Set exercise.
Copy out the lines of the records below exactly, starting at the line that contains "Which option from" and continuing through the end of the records.

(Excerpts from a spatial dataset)
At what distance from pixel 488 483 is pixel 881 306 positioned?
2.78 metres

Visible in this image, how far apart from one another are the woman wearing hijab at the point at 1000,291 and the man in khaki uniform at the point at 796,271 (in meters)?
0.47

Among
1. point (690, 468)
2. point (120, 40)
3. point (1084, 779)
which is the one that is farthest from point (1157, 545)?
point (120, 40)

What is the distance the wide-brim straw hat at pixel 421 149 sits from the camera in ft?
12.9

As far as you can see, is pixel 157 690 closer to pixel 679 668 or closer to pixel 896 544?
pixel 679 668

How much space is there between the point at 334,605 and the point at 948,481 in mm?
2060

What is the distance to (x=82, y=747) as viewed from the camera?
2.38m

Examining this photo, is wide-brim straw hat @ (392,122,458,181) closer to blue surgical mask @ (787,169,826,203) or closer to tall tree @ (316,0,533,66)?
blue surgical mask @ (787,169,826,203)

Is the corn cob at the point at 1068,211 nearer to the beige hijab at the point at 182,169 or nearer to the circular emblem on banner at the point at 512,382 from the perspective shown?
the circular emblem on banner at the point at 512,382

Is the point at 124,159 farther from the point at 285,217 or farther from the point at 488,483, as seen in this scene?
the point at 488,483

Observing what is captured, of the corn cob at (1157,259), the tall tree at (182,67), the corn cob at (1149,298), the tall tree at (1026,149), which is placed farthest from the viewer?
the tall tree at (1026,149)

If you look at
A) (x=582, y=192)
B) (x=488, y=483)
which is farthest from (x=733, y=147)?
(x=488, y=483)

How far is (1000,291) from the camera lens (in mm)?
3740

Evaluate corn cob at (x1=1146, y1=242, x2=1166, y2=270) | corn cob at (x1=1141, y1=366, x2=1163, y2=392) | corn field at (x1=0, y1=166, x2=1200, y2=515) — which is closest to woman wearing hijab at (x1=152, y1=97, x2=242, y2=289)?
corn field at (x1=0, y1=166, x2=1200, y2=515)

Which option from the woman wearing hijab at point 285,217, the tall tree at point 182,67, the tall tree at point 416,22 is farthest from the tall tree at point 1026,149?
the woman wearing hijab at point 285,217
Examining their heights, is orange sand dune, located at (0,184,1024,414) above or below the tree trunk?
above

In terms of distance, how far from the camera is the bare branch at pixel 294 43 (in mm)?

Finished task.
Which option from the woman wearing hijab at point 285,217, the tall tree at point 182,67, the tall tree at point 416,22 is farthest from the tall tree at point 1026,149?
the woman wearing hijab at point 285,217
Examining their heights, is orange sand dune, located at (0,184,1024,414) above or below the tree trunk?
above

In terms of distance, how far from the camera is the bare branch at pixel 294 43 (in mm)?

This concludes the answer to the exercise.